Venezuela Breaking News
By Miguel Octavio
By the usual 3-2 vote, the Consejo Nacional Electoral decided to keep under observation 148,000 forms with the signatures for the petition requesting for President Chavez’ recall. Next week, a decision will be made on how people will be able to contest the exclusion of their signature from the petition. Sobella Mejias, who voted against the decision, said this is a flagrant violation of the regulations the CNE approved and of the Constitutional right for requesting a recall. This is a very dirty decision and a rip off by the pro-Chavez members of the CNE, violates the law and goes against the tradition of what a person’s signature is worth and means.
Essentially in one big swipe, the CNE managed to set aside close to 1.4 million signatures of the 3.4 million submitted by the opposition, managing in this way to reduce the number below the 2.4 million required to hold a referendum to recall Hugo Chavez. The trick was to disqualify those signatures in which the person at the poll booth gathering the petition filled out the data, copying it from the national idenity card of the person signing. This was legal as the regulations only said that the person had to sign and stamp his/her fingerprint and the data had to match that of the electoral registry. International observers monitored the process and both the OAS and the Carter Center knew that the opposition had the required minimum for the recall to take place.

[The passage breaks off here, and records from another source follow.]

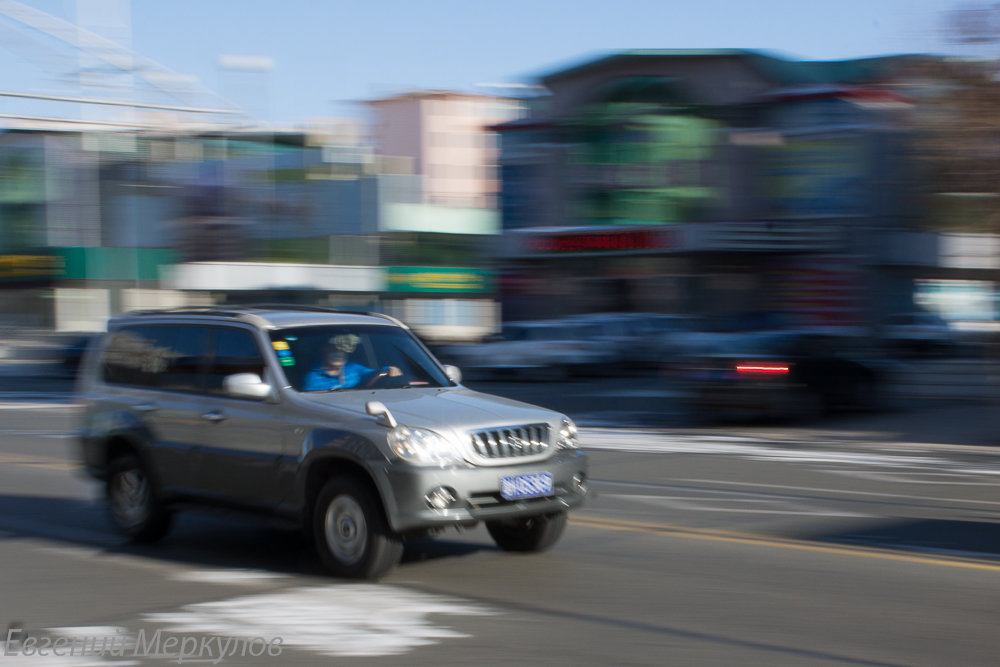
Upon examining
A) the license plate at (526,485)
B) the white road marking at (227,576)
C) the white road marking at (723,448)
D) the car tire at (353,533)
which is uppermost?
the license plate at (526,485)

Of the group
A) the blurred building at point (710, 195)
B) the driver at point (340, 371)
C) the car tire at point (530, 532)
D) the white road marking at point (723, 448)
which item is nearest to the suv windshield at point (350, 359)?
the driver at point (340, 371)

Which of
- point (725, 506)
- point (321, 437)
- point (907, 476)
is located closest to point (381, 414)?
point (321, 437)

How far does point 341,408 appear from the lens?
7.16 meters

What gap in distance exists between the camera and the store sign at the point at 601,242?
38125mm

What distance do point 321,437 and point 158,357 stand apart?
2.09m

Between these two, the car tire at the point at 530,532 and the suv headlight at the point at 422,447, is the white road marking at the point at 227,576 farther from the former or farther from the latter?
the car tire at the point at 530,532

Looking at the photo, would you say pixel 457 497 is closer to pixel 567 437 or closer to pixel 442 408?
pixel 442 408

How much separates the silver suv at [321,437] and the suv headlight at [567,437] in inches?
0.6

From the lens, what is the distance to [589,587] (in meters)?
6.93

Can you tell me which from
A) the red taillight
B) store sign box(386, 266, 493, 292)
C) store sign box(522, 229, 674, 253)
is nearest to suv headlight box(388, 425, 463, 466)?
the red taillight

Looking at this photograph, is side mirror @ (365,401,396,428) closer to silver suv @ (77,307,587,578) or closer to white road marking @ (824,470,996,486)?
silver suv @ (77,307,587,578)

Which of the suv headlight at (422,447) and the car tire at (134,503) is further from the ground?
the suv headlight at (422,447)

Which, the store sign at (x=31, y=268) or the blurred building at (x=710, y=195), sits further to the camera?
the store sign at (x=31, y=268)

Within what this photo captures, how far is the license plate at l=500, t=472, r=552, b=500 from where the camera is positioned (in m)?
7.00
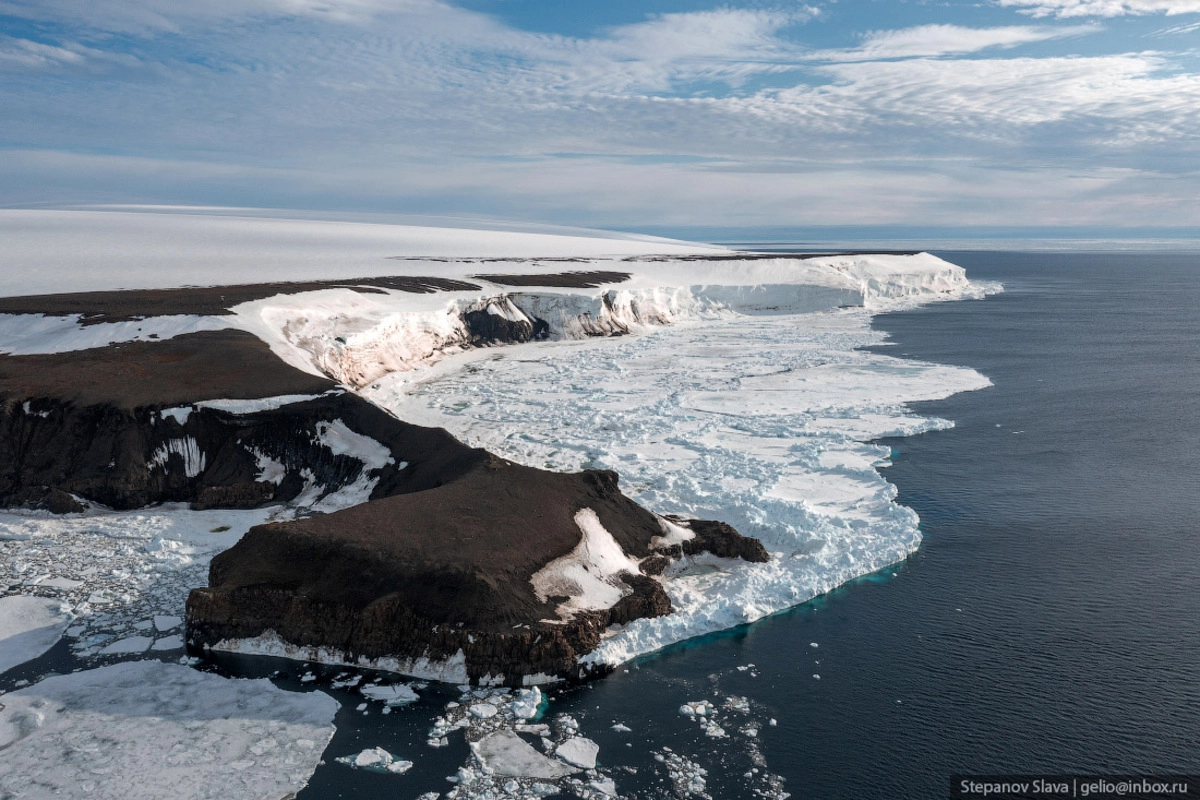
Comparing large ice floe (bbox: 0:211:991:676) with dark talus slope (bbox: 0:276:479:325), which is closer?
large ice floe (bbox: 0:211:991:676)

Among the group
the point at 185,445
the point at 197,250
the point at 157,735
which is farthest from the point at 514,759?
the point at 197,250

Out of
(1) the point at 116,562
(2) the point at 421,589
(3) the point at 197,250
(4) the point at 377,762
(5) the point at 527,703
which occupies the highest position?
(3) the point at 197,250

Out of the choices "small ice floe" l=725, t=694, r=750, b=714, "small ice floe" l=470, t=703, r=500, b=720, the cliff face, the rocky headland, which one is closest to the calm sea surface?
"small ice floe" l=725, t=694, r=750, b=714

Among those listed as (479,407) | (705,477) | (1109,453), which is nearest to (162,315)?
(479,407)

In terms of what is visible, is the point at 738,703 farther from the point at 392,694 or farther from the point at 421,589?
the point at 421,589

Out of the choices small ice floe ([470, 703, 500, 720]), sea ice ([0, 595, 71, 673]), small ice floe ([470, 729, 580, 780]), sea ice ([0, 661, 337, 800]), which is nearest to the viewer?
sea ice ([0, 661, 337, 800])

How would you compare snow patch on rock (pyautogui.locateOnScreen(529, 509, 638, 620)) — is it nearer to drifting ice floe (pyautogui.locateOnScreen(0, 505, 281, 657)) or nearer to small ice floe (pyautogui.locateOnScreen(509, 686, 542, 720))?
small ice floe (pyautogui.locateOnScreen(509, 686, 542, 720))
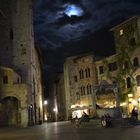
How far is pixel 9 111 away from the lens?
171 feet

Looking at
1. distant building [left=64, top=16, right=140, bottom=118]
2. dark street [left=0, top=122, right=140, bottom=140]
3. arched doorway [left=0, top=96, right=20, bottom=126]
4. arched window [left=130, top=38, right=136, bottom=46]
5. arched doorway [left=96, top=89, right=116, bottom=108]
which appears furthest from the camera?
arched window [left=130, top=38, right=136, bottom=46]

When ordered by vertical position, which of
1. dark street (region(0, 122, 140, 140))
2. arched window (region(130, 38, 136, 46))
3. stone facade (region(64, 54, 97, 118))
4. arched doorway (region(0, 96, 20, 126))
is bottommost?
Result: dark street (region(0, 122, 140, 140))

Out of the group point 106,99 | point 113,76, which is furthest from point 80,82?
point 106,99

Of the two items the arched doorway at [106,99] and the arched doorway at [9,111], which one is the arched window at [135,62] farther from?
the arched doorway at [9,111]

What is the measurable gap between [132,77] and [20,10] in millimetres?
21553

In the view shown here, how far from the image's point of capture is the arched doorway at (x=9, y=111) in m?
51.2

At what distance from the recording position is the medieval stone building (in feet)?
165

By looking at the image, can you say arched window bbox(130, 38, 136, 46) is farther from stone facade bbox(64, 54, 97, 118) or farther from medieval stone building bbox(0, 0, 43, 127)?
medieval stone building bbox(0, 0, 43, 127)

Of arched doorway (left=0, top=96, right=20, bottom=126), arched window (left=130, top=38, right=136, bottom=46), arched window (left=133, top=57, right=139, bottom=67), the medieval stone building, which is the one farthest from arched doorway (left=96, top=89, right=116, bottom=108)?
arched doorway (left=0, top=96, right=20, bottom=126)

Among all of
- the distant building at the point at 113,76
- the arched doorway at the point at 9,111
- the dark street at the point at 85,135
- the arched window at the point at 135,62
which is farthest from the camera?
the arched window at the point at 135,62

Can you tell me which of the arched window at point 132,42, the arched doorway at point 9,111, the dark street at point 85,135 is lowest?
the dark street at point 85,135

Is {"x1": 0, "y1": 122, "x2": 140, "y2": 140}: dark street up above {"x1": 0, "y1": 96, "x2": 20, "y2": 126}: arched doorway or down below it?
below

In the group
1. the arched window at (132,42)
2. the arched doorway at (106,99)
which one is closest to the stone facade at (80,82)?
the arched window at (132,42)

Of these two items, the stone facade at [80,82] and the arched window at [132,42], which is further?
the stone facade at [80,82]
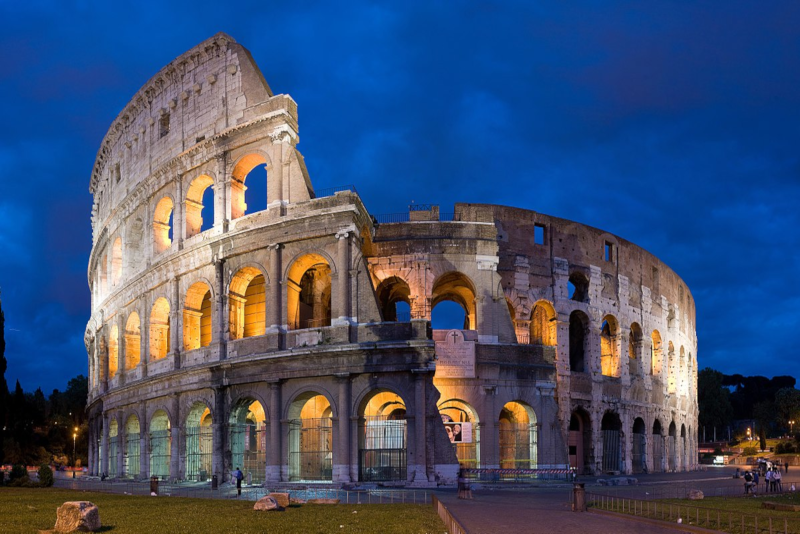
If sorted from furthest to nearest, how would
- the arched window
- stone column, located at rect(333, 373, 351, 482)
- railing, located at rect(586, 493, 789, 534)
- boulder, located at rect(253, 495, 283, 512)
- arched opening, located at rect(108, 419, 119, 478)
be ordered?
arched opening, located at rect(108, 419, 119, 478) < the arched window < stone column, located at rect(333, 373, 351, 482) < boulder, located at rect(253, 495, 283, 512) < railing, located at rect(586, 493, 789, 534)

What apparently will happen now, is that hundreds of thousands of people will once again have to go out to say they did sign the petition. This is a travesty, a simple petition has turned into a complex process in which the person's signature and fingerprint were questioned without any basis whatsoever. The burden of proof was on the electoral body to show they were fake, not the other way around. Getting enough people to go and say they did sign is doable, but this uses up time, which is of the essence. According to the country's Constitution, if the recall vote takes place after Aug. 19th., Chavez' fourth anniversary in office, instead of electing a new President, the Vice-President takes over.
This is the third time that a referendum petition handed in by the opposition is blocked on the basis of technicalities. So much for the "participative" democracy that Hugo Chavez used to proclaim.
It is a very sad day for Venezuelan democracy, whatever is left of it.